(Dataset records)
- - - -
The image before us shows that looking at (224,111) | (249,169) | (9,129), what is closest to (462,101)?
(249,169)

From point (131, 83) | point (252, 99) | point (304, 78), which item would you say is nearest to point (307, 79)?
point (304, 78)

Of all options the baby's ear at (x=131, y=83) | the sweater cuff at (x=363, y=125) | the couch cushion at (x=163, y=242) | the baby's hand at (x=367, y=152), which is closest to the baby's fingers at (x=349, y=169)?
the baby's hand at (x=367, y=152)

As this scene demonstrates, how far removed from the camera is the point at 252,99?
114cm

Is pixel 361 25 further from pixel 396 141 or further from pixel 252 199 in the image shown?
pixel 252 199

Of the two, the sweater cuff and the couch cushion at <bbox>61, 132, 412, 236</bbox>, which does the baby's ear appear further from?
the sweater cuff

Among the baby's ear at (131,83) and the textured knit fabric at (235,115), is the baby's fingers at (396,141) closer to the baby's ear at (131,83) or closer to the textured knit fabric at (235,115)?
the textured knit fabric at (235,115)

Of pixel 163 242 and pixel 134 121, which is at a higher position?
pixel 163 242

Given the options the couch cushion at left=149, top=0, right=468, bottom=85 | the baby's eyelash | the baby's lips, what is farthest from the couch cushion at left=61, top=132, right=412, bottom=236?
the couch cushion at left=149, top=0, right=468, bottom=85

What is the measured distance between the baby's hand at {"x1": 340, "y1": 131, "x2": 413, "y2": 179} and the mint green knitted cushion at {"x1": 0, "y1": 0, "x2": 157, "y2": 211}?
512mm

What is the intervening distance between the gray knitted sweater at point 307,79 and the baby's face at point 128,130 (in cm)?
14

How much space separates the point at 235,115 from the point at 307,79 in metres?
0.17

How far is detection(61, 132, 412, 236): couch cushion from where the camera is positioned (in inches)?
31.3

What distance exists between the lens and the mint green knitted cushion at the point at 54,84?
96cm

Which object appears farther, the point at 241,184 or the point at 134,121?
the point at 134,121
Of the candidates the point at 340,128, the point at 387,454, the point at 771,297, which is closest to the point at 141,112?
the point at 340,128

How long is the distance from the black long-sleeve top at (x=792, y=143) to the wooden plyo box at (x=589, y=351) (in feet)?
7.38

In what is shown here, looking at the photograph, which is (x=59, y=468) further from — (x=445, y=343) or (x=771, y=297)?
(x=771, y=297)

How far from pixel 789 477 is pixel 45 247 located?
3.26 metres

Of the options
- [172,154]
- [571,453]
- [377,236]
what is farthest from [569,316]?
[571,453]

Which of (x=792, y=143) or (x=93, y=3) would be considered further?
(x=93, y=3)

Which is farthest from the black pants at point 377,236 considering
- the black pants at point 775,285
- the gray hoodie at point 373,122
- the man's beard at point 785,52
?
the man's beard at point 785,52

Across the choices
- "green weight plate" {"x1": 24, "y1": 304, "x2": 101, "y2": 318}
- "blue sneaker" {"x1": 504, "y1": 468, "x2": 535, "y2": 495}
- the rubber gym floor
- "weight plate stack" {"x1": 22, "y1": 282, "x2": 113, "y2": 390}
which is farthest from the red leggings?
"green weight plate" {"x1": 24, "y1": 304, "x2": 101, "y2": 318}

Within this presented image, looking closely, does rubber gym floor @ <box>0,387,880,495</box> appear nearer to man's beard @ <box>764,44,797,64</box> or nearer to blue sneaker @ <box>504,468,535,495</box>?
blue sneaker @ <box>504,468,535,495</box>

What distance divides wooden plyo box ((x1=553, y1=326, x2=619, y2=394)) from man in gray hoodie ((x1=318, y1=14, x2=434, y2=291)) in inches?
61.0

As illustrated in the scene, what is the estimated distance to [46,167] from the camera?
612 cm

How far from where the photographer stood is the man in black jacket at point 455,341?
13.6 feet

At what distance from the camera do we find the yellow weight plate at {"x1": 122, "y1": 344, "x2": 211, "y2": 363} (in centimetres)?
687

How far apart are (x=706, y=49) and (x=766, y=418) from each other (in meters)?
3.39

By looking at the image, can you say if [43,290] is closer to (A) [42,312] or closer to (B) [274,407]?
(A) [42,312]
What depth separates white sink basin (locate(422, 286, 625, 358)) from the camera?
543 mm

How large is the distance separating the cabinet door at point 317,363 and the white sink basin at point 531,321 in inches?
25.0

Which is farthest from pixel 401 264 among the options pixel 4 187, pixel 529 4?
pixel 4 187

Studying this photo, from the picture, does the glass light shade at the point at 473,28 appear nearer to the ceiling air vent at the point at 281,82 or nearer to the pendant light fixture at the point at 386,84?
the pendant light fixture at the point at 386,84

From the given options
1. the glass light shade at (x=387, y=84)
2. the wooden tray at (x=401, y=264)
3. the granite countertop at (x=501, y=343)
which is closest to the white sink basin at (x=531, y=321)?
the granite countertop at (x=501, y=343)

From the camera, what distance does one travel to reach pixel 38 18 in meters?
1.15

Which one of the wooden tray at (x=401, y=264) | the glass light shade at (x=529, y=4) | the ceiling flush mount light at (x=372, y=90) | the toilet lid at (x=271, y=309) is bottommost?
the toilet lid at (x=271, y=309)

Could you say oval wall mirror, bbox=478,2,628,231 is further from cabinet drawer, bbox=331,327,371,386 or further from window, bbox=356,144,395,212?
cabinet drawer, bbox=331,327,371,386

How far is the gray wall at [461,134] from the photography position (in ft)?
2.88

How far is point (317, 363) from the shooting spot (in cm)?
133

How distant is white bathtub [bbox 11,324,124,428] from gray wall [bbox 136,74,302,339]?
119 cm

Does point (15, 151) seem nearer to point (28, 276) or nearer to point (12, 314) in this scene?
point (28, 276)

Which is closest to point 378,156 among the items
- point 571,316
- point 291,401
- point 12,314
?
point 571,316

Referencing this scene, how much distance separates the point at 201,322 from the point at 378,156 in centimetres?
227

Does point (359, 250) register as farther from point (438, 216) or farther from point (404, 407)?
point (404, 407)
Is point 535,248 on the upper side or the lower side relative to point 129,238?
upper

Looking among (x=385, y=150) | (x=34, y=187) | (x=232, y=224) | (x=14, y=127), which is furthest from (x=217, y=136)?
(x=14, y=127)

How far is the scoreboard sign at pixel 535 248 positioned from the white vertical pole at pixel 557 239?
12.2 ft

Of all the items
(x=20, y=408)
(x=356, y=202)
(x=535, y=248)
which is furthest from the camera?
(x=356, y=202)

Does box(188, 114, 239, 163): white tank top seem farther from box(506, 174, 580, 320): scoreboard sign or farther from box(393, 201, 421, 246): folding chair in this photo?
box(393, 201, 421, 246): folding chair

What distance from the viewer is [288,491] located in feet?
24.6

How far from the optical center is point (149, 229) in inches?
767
- - - -
### TASK OBJECTIVE:
Copy every row above word for word.

### EXERCISE SOLUTION:
The image before us shows that looking at (224,111) | (249,169) | (9,129), what is closest to (462,101)?
(249,169)

From point (131, 83) | point (252, 99) | point (304, 78), which item would you say is nearest to point (307, 79)?
point (304, 78)

Of all options the baby's ear at (x=131, y=83) | the sweater cuff at (x=363, y=125) | the couch cushion at (x=163, y=242) | the baby's hand at (x=367, y=152), which is closest to the baby's fingers at (x=349, y=169)?
the baby's hand at (x=367, y=152)

As this scene demonstrates, how far removed from the camera is the point at 252,99?
114cm

Is pixel 361 25 further from pixel 396 141 or further from pixel 252 199 in the image shown?
pixel 252 199

Of the two, the sweater cuff and the couch cushion at <bbox>61, 132, 412, 236</bbox>, which does the baby's ear appear further from?
the sweater cuff

Among the baby's ear at (131,83) and the textured knit fabric at (235,115), is the baby's fingers at (396,141) closer to the baby's ear at (131,83) or closer to the textured knit fabric at (235,115)?
the textured knit fabric at (235,115)

Of pixel 163 242 and pixel 134 121, which is at a higher position?
pixel 163 242

Given the options the couch cushion at left=149, top=0, right=468, bottom=85 | the baby's eyelash | the baby's lips, what is farthest from the couch cushion at left=61, top=132, right=412, bottom=236?
the couch cushion at left=149, top=0, right=468, bottom=85

What is the measured distance between the baby's hand at {"x1": 340, "y1": 131, "x2": 413, "y2": 179} and the mint green knitted cushion at {"x1": 0, "y1": 0, "x2": 157, "y2": 211}?
512mm

What is the intervening distance between the gray knitted sweater at point 307,79 and the baby's face at point 128,130 (in cm)?
14

How much space separates the point at 235,115 from the point at 307,79 in metres?
0.17

How far is detection(61, 132, 412, 236): couch cushion from where the camera is positioned (in inches)?
31.3

What distance exists between the lens and the mint green knitted cushion at the point at 54,84?
96cm

Which object appears farther, the point at 241,184 or the point at 134,121?
the point at 134,121
Of the candidates the point at 340,128, the point at 387,454, the point at 771,297, which is closest to the point at 141,112?
the point at 340,128

How long is the distance from the black long-sleeve top at (x=792, y=143) to the wooden plyo box at (x=589, y=351) (in feet)?
7.38

In what is shown here, looking at the photograph, which is (x=59, y=468) further from — (x=445, y=343) or (x=771, y=297)?
(x=771, y=297)

How far from pixel 789 477 is pixel 45 247 located?
3.26 metres

Of the options
- [172,154]
- [571,453]
- [377,236]
what is farthest from [569,316]?
[571,453]

Which of (x=792, y=143) or (x=93, y=3) would be considered further?
(x=93, y=3)

Which is farthest from the black pants at point 377,236 considering
- the black pants at point 775,285
- the gray hoodie at point 373,122
- the man's beard at point 785,52
?
the man's beard at point 785,52

Across the choices
- "green weight plate" {"x1": 24, "y1": 304, "x2": 101, "y2": 318}
- "blue sneaker" {"x1": 504, "y1": 468, "x2": 535, "y2": 495}
- the rubber gym floor
- "weight plate stack" {"x1": 22, "y1": 282, "x2": 113, "y2": 390}
which is farthest from the red leggings?
"green weight plate" {"x1": 24, "y1": 304, "x2": 101, "y2": 318}

Within this presented image, looking closely, does rubber gym floor @ <box>0,387,880,495</box> appear nearer to man's beard @ <box>764,44,797,64</box> or nearer to blue sneaker @ <box>504,468,535,495</box>?
blue sneaker @ <box>504,468,535,495</box>

What distance divides wooden plyo box ((x1=553, y1=326, x2=619, y2=394)) from man in gray hoodie ((x1=318, y1=14, x2=434, y2=291)) in inches?
61.0

As illustrated in the scene, what is the estimated distance to [46,167] from the camera?
612 cm

How far from where the photographer stood is the man in black jacket at point 455,341?
13.6 feet

At what distance from the camera do we find the yellow weight plate at {"x1": 122, "y1": 344, "x2": 211, "y2": 363} (in centimetres)?
687

How far apart are (x=706, y=49) and (x=766, y=418) from each other (in meters)?
3.39

By looking at the image, can you say if [43,290] is closer to (A) [42,312] or closer to (B) [274,407]?
(A) [42,312]
What depth separates white sink basin (locate(422, 286, 625, 358)) from the camera?
543 mm

How large is the distance separating the cabinet door at point 317,363 and the white sink basin at point 531,321 in inches?
25.0

Which is farthest from pixel 401 264 among the options pixel 4 187, pixel 529 4?
pixel 4 187

Studying this photo, from the picture, does the glass light shade at the point at 473,28 appear nearer to the ceiling air vent at the point at 281,82 or nearer to the pendant light fixture at the point at 386,84?
the pendant light fixture at the point at 386,84

From the given options
1. the glass light shade at (x=387, y=84)
2. the wooden tray at (x=401, y=264)
3. the granite countertop at (x=501, y=343)
which is closest to the white sink basin at (x=531, y=321)?
the granite countertop at (x=501, y=343)

From the camera, what distance does one travel to reach pixel 38 18 in meters?
1.15

Which one of the wooden tray at (x=401, y=264) | the glass light shade at (x=529, y=4) | the ceiling flush mount light at (x=372, y=90) | the toilet lid at (x=271, y=309) is bottommost?
the toilet lid at (x=271, y=309)

Could you say oval wall mirror, bbox=478,2,628,231 is further from cabinet drawer, bbox=331,327,371,386 or further from window, bbox=356,144,395,212?
cabinet drawer, bbox=331,327,371,386

How far is the gray wall at [461,134] from the photography position (in ft)?
2.88

How far is point (317, 363) from the shooting spot (in cm)?
133

How distant is white bathtub [bbox 11,324,124,428] from gray wall [bbox 136,74,302,339]?
119 cm

Does point (15, 151) seem nearer to point (28, 276) or nearer to point (12, 314) in this scene?
point (28, 276)

Which is closest to point 378,156 among the items
- point 571,316
- point 291,401
- point 12,314
?
point 571,316

Referencing this scene, how much distance separates the point at 201,322 from the point at 378,156 in centimetres?
227

Does point (359, 250) register as farther from point (438, 216) or farther from point (404, 407)?
point (404, 407)
Is point 535,248 on the upper side or the lower side relative to point 129,238?
upper

Looking among (x=385, y=150) | (x=34, y=187) | (x=232, y=224) | (x=14, y=127), which is furthest from (x=217, y=136)?
(x=14, y=127)

How far is the scoreboard sign at pixel 535 248 positioned from the white vertical pole at pixel 557 239?
12.2 ft

Of all the items
(x=20, y=408)
(x=356, y=202)
(x=535, y=248)
which is furthest from the camera?
(x=356, y=202)

Does box(188, 114, 239, 163): white tank top seem farther from box(506, 174, 580, 320): scoreboard sign or farther from box(393, 201, 421, 246): folding chair in this photo?
box(393, 201, 421, 246): folding chair

What distance from the viewer is [288,491] located in feet?
24.6

How far from the optical center is point (149, 229) in inches?
767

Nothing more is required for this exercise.